Y quitándose la sortija, la presentó a madame du Barry.

Era un magnífico diamante, que podía valer, tanto por su nitidez maravillosa como por su talla, que era perfecta, treinta o cuarenta mil francos. El diamante fue de mano en mano y volvió a De Cagliostro, quien lo colocó tranquilamente en su dedo.

—¡Ah!… Veo —dijo— que sois incrédulos. Incredulidad fatal que he tenido que combatir toda mi vida. Felipe de Valois no quiso creerme cuando yo le aconsejaba abrir una retirada a Eduardo. Cleopatra no me quiso creer cuando le dije que Antonio sería derrotado. Los troyanos no quisieron creerme cuando les dije, a propósito del caballo de madera: «Casandra está inspirada. Escuchadla[10]».

—Pero eso es maravilloso —dijo madame du Barry, muerta de risa—. De verdad que jamás he visto a un hombre que sea a la vez tan serio y tan divertido como vos.

—Yo os aseguro —dijo De Cagliostro, inclinándose hacia ella— que Jonatán (8) era todavía más divertido que yo.
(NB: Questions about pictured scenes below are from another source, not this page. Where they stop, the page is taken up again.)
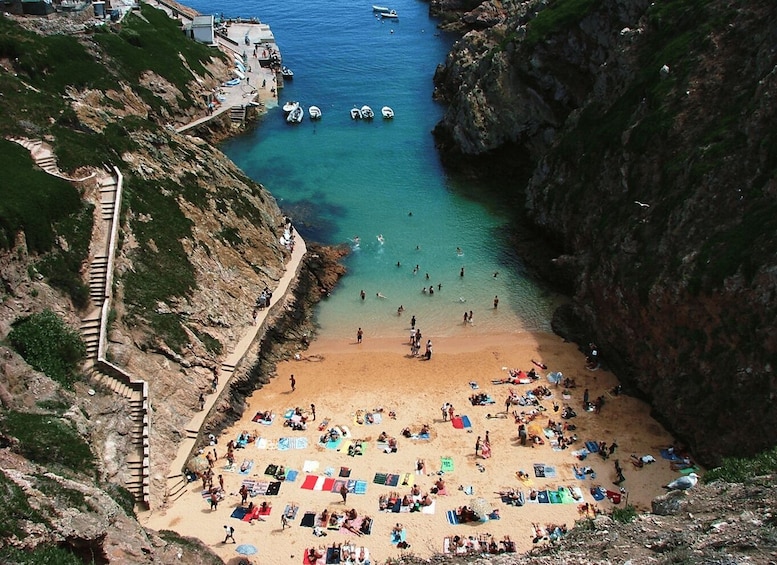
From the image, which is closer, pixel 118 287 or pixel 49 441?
pixel 49 441

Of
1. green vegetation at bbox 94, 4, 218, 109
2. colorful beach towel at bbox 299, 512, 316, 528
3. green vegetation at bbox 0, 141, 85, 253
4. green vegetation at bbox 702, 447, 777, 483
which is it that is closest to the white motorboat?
green vegetation at bbox 94, 4, 218, 109

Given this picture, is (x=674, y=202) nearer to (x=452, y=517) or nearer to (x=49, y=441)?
(x=452, y=517)

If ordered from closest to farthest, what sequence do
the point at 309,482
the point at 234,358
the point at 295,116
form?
the point at 309,482
the point at 234,358
the point at 295,116

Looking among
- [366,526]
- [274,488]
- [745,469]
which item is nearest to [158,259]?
[274,488]

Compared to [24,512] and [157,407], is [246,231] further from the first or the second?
[24,512]

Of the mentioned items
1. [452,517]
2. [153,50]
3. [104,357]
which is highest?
[153,50]

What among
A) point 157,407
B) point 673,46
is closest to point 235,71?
point 673,46
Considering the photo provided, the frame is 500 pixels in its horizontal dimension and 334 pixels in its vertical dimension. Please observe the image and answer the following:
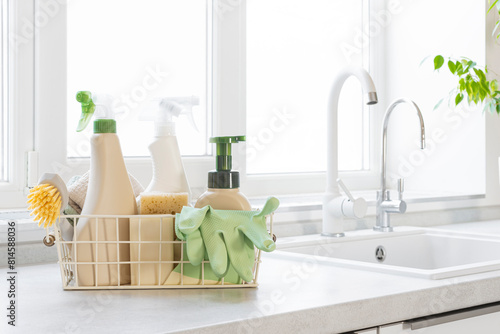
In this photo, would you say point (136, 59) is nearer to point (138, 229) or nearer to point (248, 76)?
point (248, 76)

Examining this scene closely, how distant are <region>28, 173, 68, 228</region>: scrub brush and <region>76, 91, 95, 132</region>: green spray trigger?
99mm

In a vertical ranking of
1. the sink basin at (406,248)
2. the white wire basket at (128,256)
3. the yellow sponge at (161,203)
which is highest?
the yellow sponge at (161,203)

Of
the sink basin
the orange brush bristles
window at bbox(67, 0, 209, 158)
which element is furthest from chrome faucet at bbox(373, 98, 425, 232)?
the orange brush bristles

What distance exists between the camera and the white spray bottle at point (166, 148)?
1.14 m

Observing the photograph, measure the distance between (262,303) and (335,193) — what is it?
72 cm

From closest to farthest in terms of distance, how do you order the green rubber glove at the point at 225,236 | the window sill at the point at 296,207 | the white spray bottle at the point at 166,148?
the green rubber glove at the point at 225,236 < the white spray bottle at the point at 166,148 < the window sill at the point at 296,207

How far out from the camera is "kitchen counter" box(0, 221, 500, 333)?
87cm

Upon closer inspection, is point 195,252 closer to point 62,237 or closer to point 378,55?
point 62,237

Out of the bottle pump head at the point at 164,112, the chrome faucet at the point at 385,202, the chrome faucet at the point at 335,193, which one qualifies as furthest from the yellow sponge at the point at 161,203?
the chrome faucet at the point at 385,202

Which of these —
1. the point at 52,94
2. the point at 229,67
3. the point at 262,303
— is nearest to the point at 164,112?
the point at 262,303

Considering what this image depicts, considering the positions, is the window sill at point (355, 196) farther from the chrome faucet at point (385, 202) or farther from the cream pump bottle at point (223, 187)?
the cream pump bottle at point (223, 187)

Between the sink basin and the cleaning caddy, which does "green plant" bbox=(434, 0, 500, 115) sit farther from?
the cleaning caddy

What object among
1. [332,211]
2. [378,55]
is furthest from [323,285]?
[378,55]

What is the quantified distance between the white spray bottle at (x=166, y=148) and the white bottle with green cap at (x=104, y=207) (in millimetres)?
62
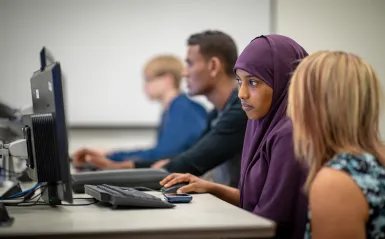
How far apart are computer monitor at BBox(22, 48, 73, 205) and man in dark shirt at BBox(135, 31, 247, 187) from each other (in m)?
0.90

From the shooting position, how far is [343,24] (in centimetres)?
319

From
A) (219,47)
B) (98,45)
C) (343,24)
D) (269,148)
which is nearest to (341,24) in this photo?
(343,24)

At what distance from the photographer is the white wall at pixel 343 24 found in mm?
3096

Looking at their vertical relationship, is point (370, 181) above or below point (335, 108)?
below

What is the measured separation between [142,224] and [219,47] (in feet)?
5.18

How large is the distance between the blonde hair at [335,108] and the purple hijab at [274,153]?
6.0 inches

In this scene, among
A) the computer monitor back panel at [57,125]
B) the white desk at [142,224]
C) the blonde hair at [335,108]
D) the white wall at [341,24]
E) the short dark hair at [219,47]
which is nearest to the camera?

Ah, aquel compañero encantador… Hasta el punto de que, cuando fue muerto por Saúl, yo creí que me volvería loco.

—Si continuáis así, conde —dijo el duque de Richelieu—, a quien vais a volver loco es al pobre De Taverney, que tiene tanto miedo a la muerte y que os mira con ojos espantados, creyéndoos inmortal. Veamos, francamente. ¿Lo sois o no?

—¿Inmortal?

—Inmortal.

—Yo no sé nada de eso. Sólo puedo afirmar una cosa.

—¿Cuál? —preguntó De Taverney, más ansioso que los otros oyentes del conde.

—Que he visto todas las cosas y he tratado a todos los personajes que he citado hace un momento.

—¿Conocisteis en verdad a Montecuccoli?

—Como os conozco a vos, monsieur de Favras, y aún más íntimamente, porque esta es la segunda o tercera vez que tengo el placer de veros, mientras que con aquel viví casi un año en la misma tienda.

—¿Ya Felipe de Valois?

—Como tengo el honor de decíroslo, monsieur de Condorcet. Pero, cuando él volvía a París, yo abandonaba Francia para regresar a Bohemia.

—¿Cleopatra?

—Sí, señora condesa. Ya os he dicho que ella tenía los ojos negros, como vos. Y la garganta casi tan bella como la vuestra.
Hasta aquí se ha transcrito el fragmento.